Stefan Priebe - Profihost AG - Feb. 13, 2013, 8:19 a.m.
Hi,

could this be this one?

commit 47a150a4bbb06e45ef439a8222e9f46a7c4cca3f
Author: Paolo Bonzini <pbonzini@redhat.com>
Date:   Thu Jan 10 15:49:08 2013 +0100

    virtio-scsi: abort in-flight I/O when the device is reset

    When the device is reset, the SCSI bus should also be reset so
    that in-flight I/O is cancelled.

    Signed-off-by: Paolo Bonzini <pbonzini@redhat.com>
    Signed-off-by: Anthony Liguori <aliguori@us.ibm.com>

Greets,
Stefan
Am 13.02.2013 09:01, schrieb Stefan Priebe - Profihost AG:
> Another hint: I've never seens this using qemu 1.3.1
> 
> Stefan
> 
> Am 13.02.2013 08:49, schrieb Stefan Priebe - Profihost AG:
>> Hi Paolo,
>>
>> sadly no luck. A VM crashed again.
>>
>> [ ~]# addr2line -e /usr/lib/debug/usr/bin/kvm -f 24040c
>> virtio_scsi_command_complete
>> hw/virtio-scsi.c:429
>>
>> Same point like last time:
>> static void virtio_scsi_command_complete(SCSIRequest *r, uint32_t status,
>>                                          size_t resid)
>> {
>>     VirtIOSCSIReq *req = r->hba_private;
>>     uint32_t sense_len;
>>
>> 429   =====>    req->resp.cmd->response = VIRTIO_SCSI_S_OK;
>>     req->resp.cmd->status = status;
>>     if (req->resp.cmd->status == GOOD) {
>>         req->resp.cmd->resid = tswap32(resid);
>>     } else {
>>         req->resp.cmd->resid = 0;
>>         sense_len = scsi_req_get_sense(r, req->resp.cmd->sense,
>>                                        VIRTIO_SCSI_SENSE_SIZE);
>>         req->resp.cmd->sense_len = tswap32(sense_len);
>>     }
>>     virtio_scsi_complete_req(req);
>>
>> Greets
>> Stefan
>>
>> Am 12.02.2013 15:34, schrieb Paolo Bonzini:
>>> Il 12/02/2013 14:46, Stefan Priebe - Profihost AG ha scritto:
>>>> Hi,
>>>>
>>>> thanks - i applied the patch to the latest master. I hope that this will
>>>> solve my issue. Will this one get integrated in 1.4 final?

Tasks to complete:
1. Please return the passage of the thread that begins at the words "Signed-off-by: Paolo Bonzini" and stops after the words "VM crashed again.".
2. According to the thread, with which qemu version has Stefan never seen this crash?
3. Shorten the paragraph of the thread that starts "When the device is reset" while keeping its main facts.

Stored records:
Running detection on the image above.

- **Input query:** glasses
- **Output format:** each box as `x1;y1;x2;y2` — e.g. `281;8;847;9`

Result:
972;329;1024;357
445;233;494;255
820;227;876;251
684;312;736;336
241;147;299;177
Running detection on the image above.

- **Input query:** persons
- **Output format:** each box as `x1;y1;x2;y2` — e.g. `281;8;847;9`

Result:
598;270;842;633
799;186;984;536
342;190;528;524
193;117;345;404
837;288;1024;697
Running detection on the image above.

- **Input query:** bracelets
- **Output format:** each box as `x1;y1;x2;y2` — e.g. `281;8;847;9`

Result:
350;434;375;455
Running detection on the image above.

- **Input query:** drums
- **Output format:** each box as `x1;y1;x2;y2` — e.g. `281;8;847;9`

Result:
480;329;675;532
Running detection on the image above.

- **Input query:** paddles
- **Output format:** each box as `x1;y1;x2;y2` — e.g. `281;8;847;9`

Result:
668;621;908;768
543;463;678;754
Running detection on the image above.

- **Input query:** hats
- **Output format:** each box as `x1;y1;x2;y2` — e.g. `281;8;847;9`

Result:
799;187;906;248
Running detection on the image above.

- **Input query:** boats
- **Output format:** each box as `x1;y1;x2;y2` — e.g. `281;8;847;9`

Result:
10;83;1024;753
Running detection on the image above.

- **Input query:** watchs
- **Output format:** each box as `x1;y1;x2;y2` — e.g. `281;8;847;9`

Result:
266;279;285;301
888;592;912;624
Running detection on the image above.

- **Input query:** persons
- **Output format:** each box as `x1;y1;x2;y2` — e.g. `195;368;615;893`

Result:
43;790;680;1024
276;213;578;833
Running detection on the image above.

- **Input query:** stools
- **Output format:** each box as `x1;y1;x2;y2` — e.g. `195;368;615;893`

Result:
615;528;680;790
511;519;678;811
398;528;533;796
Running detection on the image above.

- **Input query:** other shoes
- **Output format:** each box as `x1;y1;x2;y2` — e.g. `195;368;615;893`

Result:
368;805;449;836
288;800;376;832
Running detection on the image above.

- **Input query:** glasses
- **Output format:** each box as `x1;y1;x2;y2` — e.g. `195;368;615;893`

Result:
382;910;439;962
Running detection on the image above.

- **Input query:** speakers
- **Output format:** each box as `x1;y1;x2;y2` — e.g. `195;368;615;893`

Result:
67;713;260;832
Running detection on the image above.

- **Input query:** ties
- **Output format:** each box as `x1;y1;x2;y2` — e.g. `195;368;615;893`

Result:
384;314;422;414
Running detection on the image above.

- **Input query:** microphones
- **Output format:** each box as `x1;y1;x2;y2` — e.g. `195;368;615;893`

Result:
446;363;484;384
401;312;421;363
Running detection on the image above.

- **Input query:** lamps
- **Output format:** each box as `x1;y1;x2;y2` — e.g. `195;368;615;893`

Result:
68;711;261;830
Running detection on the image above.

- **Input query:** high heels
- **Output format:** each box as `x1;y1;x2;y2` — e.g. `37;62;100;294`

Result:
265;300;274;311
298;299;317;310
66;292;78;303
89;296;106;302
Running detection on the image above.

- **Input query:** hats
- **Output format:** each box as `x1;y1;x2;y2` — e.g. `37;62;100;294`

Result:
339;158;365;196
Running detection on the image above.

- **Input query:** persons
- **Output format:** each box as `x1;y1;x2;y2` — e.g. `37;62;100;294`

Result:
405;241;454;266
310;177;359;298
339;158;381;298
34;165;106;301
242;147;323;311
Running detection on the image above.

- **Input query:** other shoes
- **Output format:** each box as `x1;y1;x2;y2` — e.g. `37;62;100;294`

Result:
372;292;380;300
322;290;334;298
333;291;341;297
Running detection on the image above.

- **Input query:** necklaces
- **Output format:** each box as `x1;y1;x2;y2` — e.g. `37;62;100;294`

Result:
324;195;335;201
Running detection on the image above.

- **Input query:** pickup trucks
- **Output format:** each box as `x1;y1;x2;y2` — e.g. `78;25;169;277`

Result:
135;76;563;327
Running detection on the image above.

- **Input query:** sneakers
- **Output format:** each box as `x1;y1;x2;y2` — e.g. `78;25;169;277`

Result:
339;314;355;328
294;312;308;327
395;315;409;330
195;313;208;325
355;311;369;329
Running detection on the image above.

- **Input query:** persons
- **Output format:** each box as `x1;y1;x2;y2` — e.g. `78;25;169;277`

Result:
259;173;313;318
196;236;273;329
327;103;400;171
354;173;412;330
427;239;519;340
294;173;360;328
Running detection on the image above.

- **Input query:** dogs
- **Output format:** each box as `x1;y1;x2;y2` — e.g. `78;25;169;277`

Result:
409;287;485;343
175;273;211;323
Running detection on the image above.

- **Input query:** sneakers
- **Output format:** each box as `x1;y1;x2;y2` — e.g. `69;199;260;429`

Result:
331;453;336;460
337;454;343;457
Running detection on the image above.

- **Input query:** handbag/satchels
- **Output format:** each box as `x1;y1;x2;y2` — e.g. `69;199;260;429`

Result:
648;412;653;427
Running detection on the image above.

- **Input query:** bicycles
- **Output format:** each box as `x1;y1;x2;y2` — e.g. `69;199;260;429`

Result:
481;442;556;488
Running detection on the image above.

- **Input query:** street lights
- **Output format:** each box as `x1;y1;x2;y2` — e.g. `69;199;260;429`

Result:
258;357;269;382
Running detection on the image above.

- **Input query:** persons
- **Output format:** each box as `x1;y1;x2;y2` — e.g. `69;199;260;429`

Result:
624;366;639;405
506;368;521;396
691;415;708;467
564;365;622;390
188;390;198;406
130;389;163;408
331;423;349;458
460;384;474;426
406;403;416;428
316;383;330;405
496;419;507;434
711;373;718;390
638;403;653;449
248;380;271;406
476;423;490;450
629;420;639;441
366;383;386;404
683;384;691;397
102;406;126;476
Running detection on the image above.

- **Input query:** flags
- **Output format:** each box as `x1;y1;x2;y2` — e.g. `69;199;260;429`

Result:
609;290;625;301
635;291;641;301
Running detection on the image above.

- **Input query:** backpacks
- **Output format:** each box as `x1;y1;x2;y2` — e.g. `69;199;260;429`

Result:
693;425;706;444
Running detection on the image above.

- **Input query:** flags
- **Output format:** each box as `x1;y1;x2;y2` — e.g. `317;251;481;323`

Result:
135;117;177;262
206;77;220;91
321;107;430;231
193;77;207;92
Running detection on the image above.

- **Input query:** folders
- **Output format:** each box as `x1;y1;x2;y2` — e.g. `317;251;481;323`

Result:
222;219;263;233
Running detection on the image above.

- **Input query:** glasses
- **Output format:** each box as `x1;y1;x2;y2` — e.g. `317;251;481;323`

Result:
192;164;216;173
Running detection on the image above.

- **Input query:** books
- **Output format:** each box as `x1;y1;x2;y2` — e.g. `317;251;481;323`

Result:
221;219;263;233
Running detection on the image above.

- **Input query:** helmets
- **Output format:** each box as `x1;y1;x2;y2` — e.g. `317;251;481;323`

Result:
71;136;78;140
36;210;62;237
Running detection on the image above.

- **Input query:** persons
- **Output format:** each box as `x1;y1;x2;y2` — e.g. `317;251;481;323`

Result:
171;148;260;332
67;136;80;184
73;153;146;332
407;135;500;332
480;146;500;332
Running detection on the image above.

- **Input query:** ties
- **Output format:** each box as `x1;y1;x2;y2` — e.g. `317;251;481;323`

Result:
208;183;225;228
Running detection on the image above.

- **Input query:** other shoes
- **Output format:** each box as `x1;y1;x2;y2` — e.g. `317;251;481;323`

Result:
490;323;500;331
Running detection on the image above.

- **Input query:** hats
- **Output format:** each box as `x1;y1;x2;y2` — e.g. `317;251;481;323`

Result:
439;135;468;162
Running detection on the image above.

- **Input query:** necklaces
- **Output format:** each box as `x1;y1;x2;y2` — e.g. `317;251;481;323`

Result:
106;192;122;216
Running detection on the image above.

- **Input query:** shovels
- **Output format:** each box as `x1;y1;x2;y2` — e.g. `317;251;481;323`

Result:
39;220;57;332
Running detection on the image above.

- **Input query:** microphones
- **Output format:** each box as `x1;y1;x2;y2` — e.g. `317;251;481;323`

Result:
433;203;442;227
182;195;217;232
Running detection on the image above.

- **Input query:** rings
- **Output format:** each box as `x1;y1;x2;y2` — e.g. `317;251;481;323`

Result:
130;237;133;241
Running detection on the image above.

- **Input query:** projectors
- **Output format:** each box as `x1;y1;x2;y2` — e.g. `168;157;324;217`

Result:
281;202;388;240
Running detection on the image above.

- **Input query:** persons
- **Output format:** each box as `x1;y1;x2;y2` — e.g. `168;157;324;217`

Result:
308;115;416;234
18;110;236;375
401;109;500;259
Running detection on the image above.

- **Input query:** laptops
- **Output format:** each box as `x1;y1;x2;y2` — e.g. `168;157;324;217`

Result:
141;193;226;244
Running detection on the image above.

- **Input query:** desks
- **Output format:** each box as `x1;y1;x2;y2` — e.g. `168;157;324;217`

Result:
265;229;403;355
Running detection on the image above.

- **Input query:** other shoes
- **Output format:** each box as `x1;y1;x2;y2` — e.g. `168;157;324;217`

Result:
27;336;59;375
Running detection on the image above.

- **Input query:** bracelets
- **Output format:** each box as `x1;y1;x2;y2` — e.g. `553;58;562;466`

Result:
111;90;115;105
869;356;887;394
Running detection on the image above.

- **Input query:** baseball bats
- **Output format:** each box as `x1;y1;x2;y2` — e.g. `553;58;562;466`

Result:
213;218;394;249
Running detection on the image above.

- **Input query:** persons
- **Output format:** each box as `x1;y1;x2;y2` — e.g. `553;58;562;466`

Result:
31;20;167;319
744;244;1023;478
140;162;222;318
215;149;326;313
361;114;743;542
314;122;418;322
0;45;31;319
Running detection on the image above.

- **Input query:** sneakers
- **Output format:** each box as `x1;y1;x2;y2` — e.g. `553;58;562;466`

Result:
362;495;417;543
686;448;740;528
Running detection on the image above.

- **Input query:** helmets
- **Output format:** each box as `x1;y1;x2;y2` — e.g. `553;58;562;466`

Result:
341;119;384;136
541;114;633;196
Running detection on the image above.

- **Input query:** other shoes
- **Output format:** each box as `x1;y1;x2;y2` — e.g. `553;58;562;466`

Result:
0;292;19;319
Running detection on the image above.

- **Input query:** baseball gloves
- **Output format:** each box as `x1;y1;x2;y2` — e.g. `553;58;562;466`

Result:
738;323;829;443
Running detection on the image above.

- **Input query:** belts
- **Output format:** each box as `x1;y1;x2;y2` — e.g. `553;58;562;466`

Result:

Full solutions:
1.
Signed-off-by: Paolo Bonzini <pbonzini@redhat.com>
    Signed-off-by: Anthony Liguori <aliguori@us.ibm.com>

Greets,
Stefan
Am 13.02.2013 09:01, schrieb Stefan Priebe - Profihost AG:
> Another hint: I've never seens this using qemu 1.3.1
> 
> Stefan
> 
> Am 13.02.2013 08:49, schrieb Stefan Priebe - Profihost AG:
>> Hi Paolo,
>>
>> sadly no luck. A VM crashed again.

2. qemu 1.3.1

3. A device reset should also reset the SCSI bus, canceling in-flight I/O.